__PROMPT__
Convert every line of the records into a Markdown table with the columns "No." and "Text", numbering the rows in order and omitting any blank lines.

+ + + +

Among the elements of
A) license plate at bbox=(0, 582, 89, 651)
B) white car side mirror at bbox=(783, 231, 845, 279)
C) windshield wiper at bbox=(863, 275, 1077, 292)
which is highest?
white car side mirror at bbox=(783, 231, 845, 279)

+ + + +

__ANSWER TO THE PROBLEM__
| No. | Text |
|---|---|
| 1 | Among the elements of |
| 2 | A) license plate at bbox=(0, 582, 89, 651) |
| 3 | B) white car side mirror at bbox=(783, 231, 845, 279) |
| 4 | C) windshield wiper at bbox=(863, 275, 1077, 292) |
| 5 | which is highest? |
| 6 | white car side mirror at bbox=(783, 231, 845, 279) |